Distributed Matrix Multiplication-Friendly Algebraic Function Fields
Yun Long Zhu, Chang-An Zhao
TL;DR
This work tackles efficient distributed matrix multiplication over finite fields by introducing DMM-friendly algebraic function fields tailored for polynomial AG codes and Matdot AG codes. The authors prove optimal recovery-threshold bounds $R \ge g(F) + mn$ for polynomial AG codes and $R \ge 2g(F) + 2m - 1$ for Matdot AG codes (when $m \ge g(F)+1$), and construct explicit function-field families achieving these thresholds through extensions of the rational function field. They develop polynomial-code- and Matdot-code-friendly field constructions, analyze decoding complexity, and provide implementation results showing practical speedups over rational-field baselines and improved straggler tolerance. The work highlights iterative opportunities to minimize genus and enhance field practicality, and points toward extensions to locally repairable AG codes and related DMM frameworks.
Abstract
In this paper, we introduce distributed matrix multiplication (DMM)-friendly algebraic function fields for polynomial codes and Matdot codes, and present several constructions for such function fields through extensions of the rational function field.
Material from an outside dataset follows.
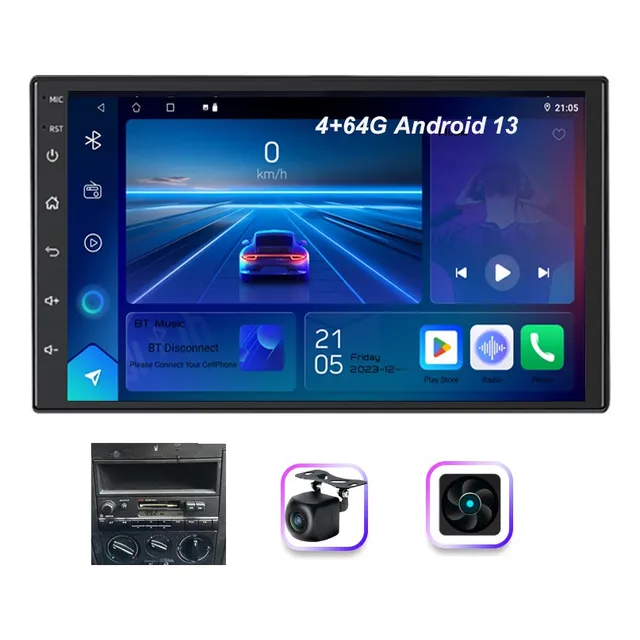 Estéreo 4+64g Carplay 7 Pulgadas Para Jetta Clasico 2008-15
The primary challenge in extending polynomial codes and Matdot codes to algebraic function fields lies in constructing optimal decoding schemes. We establish optimal recovery thresholds for both polynomial algebraic geometry (AG) codes and Matdot AG codes for fixed matrix multiplication. Our proposed function fields support DMM with optimal recovery thresholds, while offering rational places that exceed the base finite field size in specific parameter regimes. Although these fields may not achieve optimal computational efficiency, our results provide practical improvements for matrix multiplication implementations. Explicit examples of applicable function fields are provided.